Perhaps the most elegant aspect is the direction and spread calculation. Rather than averaging positions (which would bias toward distant samples), the technique averages normalized direction vectors weighted by their attenuated volumes. The resulting vector's magnitude becomes the spread parameter. When sound arrives equally from all directions, the averaged vector approaches zero length, producing maximum spread. When a single direction dominates, the vector remains long, producing a focused sound. This relationship emerges naturally from the mathematics rather than requiring explicit tuning.

Variable-Size Point Samples

The technique assigns each point sample a radius, with volume scaling by the square of that radius. This models surface-based sound emission rather than volumetric emission, which better represents natural phenomena. Tree foliage concentrates in outer shells where leaves receive sunlight, and water streams emit from flat surfaces rather than spherical volumes.

For water streams, samples are placed along the center at intervals roughly equal to the stream width, with radius calculated from the segment's area. Trees typically require just one or two samples, with radius approximating the crown shape. This sparse representation means thousands of trees can be represented with manageable sample counts.

Parametric Sound and Extensions

The technique extends to parametric audio, where different sound components cross-fade based on a parameter value. For water, this enables continuous intensity variation rather than discrete steps between calm flow and rushing waterfall. Each sample carries a parameter, and precalculated volumes per component avoid evaluating curves for every point each frame.
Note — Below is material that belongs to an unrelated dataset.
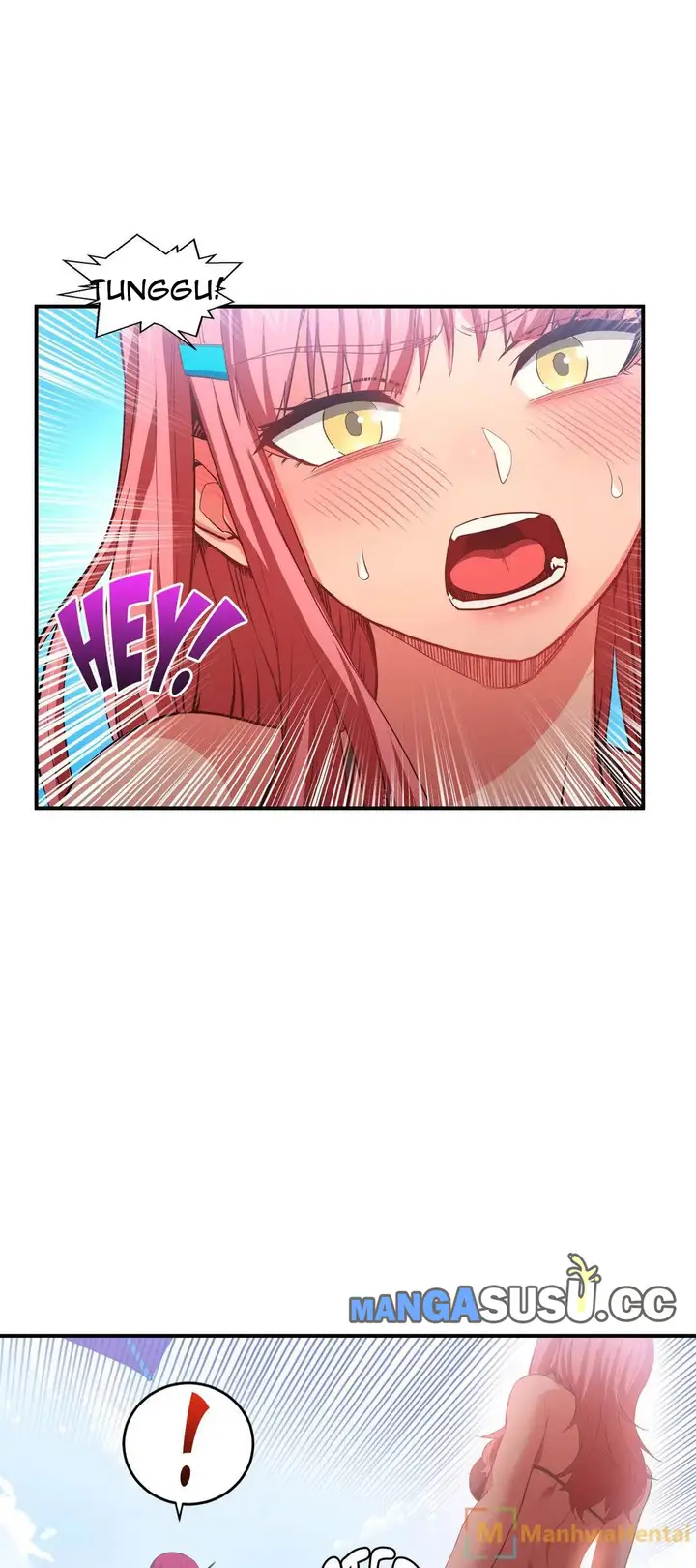 image-komik-solmis-channel-chapter-14-26/29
Additional refinements include directionality controls, spread influenced by listener proximity to individual samples, and collision-based sounds for foliage interaction. The collision variant uses distance to a line segment representing the player's body rather than a point, triggering sounds when moving through bushes and tree crowns.

Performance Considerations

The implementation includes practical optimizations: a maximum distance threshold with volume clamping to prevent abrupt muting, squared distance comparisons to avoid square root operations, and spatial partitioning through collections that map to world chunks. These ensure the technique scales to large environments without excessive computation.
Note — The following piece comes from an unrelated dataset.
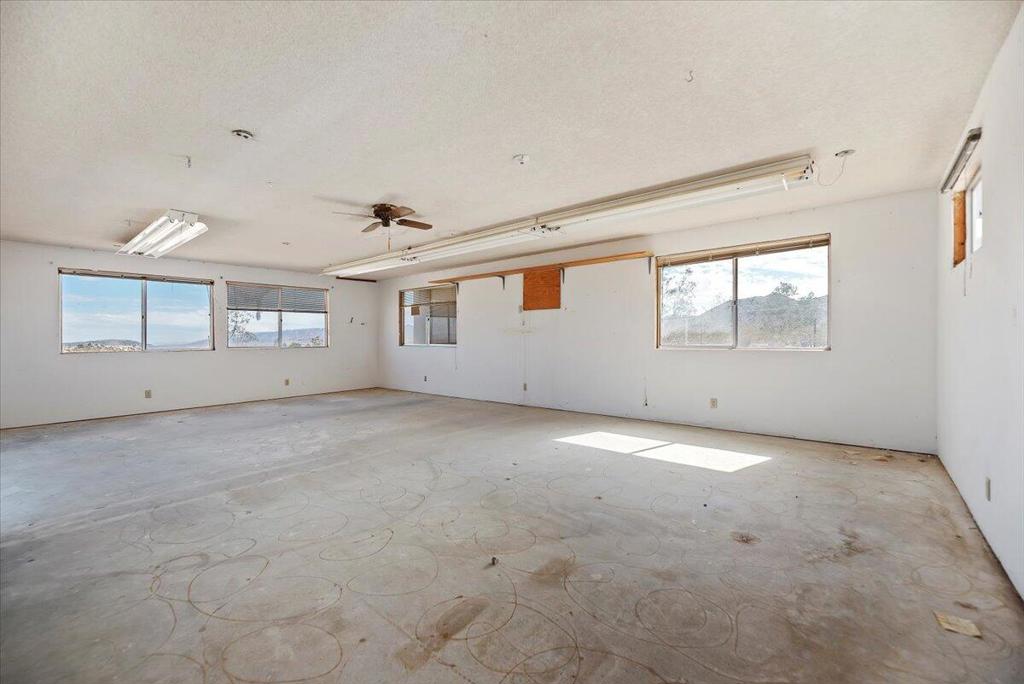 Not Applicable-1 - Residential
Implications for Game Audio

Point Cloud Sound represents a thoughtful approach to a persistent challenge in game audio design. By consolidating many potential sources into one while preserving spatial accuracy, it enables immersive environmental soundscapes without proportional performance costs. The technique's flexibility across different use cases, water, foliage, collisions, and its support for parametric variation suggest broad applicability for games seeking naturalistic audio environments.

The full implementation details and code samples are available in Johansen's original blog post, along with video demonstrations of the technique applied to water streams and foliage. For game developers working on spatial audio, this technique offers a practical middle ground between simplistic point sources and expensive multi-source approaches.